Stuxnet .(lnk exploit malware) versus HIPS

You're conducting some very interesting tests. Could you please share the hash of the file you're doing the tests with? I think I might be in possession of it!

 

To all, pls I aologize in advance that I can,t do tests on request. Anyone interested can PM me to get the sample( just PM, don,t ask openly in the thread) and do their own testing. Hope you people will not mind!

 

1- No outgoing alert with FW in safe mode.
2- Windows XP Home SP2 not fully patched

 

Yes, just like Comodo v 3 but practically you can,t use these settings, totally impractical.

 

MD5 055a3421813caf77e1387ff77b2e2e28

 

umm...i run comodo version 5.3.50343.1237 on xp sp2 and it stopped the attack partially if it could be said so
look pictures

 

Will try later with Allah,s will. I don,t expect it will pass as rundll32.exe is not involved here at all.

 

Any thing in Comodo log?

May be it,s due to the way Comodo deals with shell32.dll, and not due to interception of malicious dll itself by Comodo. Just a wild guess.

 

Yes of course it would if configured correctly.


Anti executable 4 would also pass, I believe AE4 intercepts dll's now

 

Please test www.spyshelter.com

 

Same with OA even if you allow the alerts!

 

i tested CFW v5.3 thru sandboxie. I can't see it loading dll except the attached alert from the execution of malware...
I don't see malicious dll being loaded. I have verified with gmer and process explorer.

 

I don,t think that it,s a good way to test Comodo with malware running inside SBIE.

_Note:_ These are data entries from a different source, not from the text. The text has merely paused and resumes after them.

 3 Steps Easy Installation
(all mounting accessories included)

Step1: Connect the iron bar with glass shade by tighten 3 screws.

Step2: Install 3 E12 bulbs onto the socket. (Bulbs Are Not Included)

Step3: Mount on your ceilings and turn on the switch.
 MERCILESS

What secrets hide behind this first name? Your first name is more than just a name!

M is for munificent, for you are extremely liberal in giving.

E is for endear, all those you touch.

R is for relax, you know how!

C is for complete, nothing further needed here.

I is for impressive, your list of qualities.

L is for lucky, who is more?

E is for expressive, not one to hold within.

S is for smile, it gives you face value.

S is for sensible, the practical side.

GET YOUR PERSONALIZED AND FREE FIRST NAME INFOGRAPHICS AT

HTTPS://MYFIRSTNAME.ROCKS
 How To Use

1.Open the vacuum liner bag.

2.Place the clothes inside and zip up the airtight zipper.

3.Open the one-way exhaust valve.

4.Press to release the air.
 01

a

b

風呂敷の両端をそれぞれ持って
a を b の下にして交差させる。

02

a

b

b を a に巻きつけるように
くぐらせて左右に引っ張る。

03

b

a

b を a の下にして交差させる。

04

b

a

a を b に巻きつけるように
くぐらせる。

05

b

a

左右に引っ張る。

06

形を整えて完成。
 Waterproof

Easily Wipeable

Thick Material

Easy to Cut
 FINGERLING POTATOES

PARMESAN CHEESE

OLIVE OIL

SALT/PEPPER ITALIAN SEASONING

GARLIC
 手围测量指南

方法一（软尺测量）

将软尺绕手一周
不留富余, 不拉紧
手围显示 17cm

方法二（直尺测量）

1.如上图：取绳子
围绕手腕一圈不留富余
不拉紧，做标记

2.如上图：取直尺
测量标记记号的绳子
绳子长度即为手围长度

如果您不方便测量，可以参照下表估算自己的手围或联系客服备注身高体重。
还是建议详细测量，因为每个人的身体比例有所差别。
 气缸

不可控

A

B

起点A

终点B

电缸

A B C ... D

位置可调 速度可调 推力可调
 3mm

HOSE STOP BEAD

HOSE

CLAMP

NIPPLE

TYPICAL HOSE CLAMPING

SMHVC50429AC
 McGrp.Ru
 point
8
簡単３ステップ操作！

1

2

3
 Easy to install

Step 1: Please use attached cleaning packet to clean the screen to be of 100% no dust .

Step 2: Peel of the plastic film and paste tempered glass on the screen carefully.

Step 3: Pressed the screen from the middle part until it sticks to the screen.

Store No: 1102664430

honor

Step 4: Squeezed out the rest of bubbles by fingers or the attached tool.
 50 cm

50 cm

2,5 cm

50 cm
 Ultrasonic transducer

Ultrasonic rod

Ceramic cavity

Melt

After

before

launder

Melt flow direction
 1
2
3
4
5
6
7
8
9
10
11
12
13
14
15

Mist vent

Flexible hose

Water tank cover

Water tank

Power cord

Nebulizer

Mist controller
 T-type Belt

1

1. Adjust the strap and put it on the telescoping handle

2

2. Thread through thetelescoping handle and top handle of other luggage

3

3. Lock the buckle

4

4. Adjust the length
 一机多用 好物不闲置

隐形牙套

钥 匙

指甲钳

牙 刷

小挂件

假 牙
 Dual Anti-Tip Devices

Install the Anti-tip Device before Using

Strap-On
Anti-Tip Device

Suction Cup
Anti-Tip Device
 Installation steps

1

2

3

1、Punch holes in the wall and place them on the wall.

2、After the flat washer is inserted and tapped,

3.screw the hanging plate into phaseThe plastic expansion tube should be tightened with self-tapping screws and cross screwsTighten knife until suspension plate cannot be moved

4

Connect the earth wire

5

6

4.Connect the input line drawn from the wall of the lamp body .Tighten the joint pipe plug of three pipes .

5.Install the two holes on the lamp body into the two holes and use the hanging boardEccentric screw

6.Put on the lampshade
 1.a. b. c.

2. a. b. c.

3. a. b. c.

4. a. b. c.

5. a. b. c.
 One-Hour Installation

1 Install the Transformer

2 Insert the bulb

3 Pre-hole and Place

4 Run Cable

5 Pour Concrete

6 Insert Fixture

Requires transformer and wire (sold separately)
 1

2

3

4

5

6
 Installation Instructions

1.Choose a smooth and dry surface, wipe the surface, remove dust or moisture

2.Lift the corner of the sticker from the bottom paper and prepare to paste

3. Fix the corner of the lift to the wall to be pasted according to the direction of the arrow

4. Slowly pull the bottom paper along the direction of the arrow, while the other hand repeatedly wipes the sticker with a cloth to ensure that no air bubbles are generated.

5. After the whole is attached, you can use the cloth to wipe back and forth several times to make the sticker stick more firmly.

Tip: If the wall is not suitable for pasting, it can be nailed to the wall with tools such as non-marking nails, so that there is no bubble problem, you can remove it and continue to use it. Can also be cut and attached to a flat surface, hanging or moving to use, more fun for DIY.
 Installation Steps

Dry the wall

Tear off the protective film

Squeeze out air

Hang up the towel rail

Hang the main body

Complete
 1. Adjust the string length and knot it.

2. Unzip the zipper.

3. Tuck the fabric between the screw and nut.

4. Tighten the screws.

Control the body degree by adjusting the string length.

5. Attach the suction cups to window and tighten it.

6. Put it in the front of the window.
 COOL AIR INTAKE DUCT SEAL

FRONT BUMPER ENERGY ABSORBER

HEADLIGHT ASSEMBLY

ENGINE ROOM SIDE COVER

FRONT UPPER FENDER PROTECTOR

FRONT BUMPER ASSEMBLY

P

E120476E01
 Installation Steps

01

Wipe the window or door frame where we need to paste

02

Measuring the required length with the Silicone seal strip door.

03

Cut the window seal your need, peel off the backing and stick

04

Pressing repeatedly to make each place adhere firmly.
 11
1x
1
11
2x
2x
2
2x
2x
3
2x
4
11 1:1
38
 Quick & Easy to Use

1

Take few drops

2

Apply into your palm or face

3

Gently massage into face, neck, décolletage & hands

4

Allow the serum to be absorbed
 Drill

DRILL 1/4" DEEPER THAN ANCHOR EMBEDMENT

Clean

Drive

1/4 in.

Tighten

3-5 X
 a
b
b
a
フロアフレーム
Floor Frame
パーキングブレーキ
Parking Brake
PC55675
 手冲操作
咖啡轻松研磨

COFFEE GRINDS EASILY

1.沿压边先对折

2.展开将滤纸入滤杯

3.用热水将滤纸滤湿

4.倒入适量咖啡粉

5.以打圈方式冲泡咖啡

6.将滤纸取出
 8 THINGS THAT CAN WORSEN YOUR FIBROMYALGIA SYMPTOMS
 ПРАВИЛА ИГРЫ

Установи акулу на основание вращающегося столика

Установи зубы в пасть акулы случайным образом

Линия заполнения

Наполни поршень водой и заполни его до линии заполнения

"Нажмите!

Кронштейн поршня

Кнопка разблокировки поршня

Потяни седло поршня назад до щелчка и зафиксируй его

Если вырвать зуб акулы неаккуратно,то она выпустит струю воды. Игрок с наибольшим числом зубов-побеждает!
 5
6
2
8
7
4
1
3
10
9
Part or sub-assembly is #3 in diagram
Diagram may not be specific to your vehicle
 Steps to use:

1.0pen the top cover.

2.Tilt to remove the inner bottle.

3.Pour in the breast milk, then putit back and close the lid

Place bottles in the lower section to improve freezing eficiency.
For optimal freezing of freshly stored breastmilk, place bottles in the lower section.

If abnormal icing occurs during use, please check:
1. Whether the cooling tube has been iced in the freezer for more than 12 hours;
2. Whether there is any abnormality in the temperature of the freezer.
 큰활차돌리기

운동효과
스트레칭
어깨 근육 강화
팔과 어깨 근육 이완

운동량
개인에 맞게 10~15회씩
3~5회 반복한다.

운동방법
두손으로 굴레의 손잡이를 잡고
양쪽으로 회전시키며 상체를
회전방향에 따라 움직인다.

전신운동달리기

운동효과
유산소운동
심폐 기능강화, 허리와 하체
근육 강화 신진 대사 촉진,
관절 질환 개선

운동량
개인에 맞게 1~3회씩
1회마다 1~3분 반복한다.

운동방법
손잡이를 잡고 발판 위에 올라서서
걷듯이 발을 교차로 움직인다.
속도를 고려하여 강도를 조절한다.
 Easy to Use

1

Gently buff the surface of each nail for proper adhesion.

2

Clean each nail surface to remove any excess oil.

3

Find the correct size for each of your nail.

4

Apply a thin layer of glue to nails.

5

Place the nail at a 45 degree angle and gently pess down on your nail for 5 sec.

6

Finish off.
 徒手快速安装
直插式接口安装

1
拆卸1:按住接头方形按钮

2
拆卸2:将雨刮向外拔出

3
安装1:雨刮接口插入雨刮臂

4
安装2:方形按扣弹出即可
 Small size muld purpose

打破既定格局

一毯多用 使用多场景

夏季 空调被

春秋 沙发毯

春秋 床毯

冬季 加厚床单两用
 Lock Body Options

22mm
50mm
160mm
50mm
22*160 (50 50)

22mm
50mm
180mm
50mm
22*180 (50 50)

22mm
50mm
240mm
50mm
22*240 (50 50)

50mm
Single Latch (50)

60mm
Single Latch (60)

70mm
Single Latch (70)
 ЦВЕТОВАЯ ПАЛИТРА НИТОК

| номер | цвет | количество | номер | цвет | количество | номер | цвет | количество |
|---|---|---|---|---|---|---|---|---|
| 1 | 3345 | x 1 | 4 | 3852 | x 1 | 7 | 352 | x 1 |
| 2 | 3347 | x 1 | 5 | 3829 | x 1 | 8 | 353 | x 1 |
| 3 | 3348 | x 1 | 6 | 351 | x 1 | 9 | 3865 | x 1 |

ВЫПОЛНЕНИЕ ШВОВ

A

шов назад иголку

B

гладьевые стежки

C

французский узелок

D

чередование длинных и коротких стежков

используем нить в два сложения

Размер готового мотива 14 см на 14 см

However I can confirm that if I run it with Comodo, malicious dll is loaded but it doesn,t loads further malicious modules( as shown by gmer- see the post above by 'superior'). Same is true if I run it with OA and allow all prompts. I don,t know what does all this mean.

 

thanks for the inputs aigle.
Yes, i know that testing malware in sbie would not correctly tell the protection efficacy of comodo.
Are you testing comodo in virtualbox?

Thanks,
Harsha

 

can anyone plz test spy shelter against this? Thanks

 

predictable result ....epic failed
i tested it i mean

 

wow .

 

No, on real system with CTM.

 

Comodo fails it?
Do not worry. Microsoft have already fixed the bug
Just install latest update for your OS.
I have Win7 SP1 64 bit. No dll was injected. Previously it was possible to inject dll

 

are you offering a benign exploit of the relevant vulnerability here, or offering to distribute the actual stuxnet malware to anyone who asks in private?

 

Both, keep rest to PMs.

 

Hi,


Did you test Comodo using settings per this YouTube video? :


http://www.youtube.com/watch?v=D9BPONNYk_g



I ask because I'm running just the firewall (not the AV) alongside with ESET NOD32 v4.2 on Windows 7 Pro 32-bit and I'm kind of curious if their HIPS let this worm through.

Thanks


Carlos

 

Not to sound harsh, but if you're not on a pirated copy of Windows which does not allow you to update it, you're already safe from this infection. I rarely get into these kind of discussions any longer... just my two cents.

 

it allows update

sorry for the bad news

 

I'm not sure I understand the meaning of your post. What is the bad news? That (your?) a pirated copy of Windows allowed you to update? Or that the actual bad news is that the infection is still valid for updated OSs? I'm not aware of that this exploit works on updated Windows machines.